こんなに近くにあるのに、あまりにも違いすぎる。レベルも、校風も、そこに通う生徒たちも。違いすぎて理解できないからバカにする。
それはさすがに言い過ぎじゃ……と思うこともたまにあるけれど、仕方ないと思う。理解できないことに対して、人は恐怖を抱いたり、軽蔑したりするものだから。
離れた場所で人を見下すのは、楽だから。
それにあっちだって、わたしたちのことをガリ勉とかキモいとか言ってバカにしているんだし、お互い様だ。
「倉橋さんもそう思うよね?」
急にこっちに振られて、どきりとする。
「……うん、そうだね」
わたしはぎこちなく頷く。
わたしもそう。知らなかったし、知ろうともしなかった。
絶対、関わることなんてないと思っていた。
だけど、ほんの少しでも関わってしまった瞬間、なにかが変わってしまった。
『勉強って、そんなに大事?』
あの言葉が、ずっと、頭にまとわりついて離れなかった。
きっと深い意味なんてなかったのだろう。ただ純粋に疑問を投げかけただけ。だけど、その純粋さにドキリとした。

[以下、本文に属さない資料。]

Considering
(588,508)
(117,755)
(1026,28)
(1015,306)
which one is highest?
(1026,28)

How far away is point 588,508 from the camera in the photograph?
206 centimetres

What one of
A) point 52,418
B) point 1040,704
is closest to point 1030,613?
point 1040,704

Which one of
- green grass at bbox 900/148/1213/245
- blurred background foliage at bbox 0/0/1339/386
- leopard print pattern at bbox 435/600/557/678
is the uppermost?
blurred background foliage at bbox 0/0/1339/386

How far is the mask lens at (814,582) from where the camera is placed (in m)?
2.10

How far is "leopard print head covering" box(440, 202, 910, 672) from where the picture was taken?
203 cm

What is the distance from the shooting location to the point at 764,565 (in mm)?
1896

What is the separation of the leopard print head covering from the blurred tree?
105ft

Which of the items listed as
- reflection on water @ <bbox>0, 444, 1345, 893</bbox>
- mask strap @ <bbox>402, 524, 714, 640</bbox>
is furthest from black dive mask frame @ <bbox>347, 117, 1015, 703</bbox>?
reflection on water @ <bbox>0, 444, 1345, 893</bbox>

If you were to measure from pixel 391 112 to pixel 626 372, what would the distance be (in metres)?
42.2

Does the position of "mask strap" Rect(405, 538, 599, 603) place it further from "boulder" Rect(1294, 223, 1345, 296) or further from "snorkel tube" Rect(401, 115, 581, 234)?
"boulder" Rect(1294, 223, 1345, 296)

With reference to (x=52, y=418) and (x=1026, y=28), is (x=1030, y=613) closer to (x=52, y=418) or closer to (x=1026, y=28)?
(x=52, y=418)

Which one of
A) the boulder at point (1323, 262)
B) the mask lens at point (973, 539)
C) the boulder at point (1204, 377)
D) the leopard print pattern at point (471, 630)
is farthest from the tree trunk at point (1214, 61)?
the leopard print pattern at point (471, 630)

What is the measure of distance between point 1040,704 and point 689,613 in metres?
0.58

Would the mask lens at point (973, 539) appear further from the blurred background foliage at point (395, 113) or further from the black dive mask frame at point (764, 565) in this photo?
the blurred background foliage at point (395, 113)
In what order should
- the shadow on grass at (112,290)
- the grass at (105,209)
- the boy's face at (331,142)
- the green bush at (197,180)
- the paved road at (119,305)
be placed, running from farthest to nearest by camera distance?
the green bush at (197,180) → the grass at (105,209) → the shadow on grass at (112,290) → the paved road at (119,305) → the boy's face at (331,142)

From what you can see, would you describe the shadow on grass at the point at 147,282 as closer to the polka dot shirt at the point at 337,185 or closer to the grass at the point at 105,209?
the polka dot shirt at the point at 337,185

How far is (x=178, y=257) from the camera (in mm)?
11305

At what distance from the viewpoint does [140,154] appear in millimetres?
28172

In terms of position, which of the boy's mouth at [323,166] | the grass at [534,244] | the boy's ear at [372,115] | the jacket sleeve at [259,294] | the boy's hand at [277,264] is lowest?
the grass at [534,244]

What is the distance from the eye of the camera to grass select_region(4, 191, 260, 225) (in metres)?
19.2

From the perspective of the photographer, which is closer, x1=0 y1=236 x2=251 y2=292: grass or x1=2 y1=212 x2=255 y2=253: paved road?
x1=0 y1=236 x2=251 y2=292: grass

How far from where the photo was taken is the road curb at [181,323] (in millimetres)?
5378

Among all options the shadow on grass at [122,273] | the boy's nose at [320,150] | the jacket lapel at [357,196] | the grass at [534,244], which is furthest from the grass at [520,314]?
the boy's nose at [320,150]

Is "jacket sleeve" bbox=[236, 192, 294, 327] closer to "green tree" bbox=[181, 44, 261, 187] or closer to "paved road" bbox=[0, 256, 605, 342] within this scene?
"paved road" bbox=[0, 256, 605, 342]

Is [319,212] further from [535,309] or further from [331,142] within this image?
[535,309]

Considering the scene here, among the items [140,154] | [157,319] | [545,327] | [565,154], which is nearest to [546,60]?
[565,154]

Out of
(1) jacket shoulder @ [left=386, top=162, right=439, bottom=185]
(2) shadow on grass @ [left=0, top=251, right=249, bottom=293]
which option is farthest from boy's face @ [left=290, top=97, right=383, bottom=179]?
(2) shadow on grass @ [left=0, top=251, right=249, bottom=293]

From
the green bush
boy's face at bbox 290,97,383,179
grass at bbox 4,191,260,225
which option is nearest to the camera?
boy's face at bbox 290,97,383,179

大事に決まってるでしょーーそう、はっきり答えることができなかった。答えなんて考えるまでもないくらい、わかりきっているはずだったのに。
ほんの一瞬、考えてしまったんだ。
ーーほんとうに大事なの?それは、誰のため?
だけどそんなことは、考えても仕方ないことだって、わかっている。
だって、それを否定してしまったら、いままで頑張ってきた意味がなかなってしまう。
そんなのは、ただの逃げだ。
変化なんていらない。
いままで通り、余計なことはなにも考えず、ただ決められたことをやっていればそれでいい。
考えたところで、わたしが進む道を変えることなんて、できないんだから。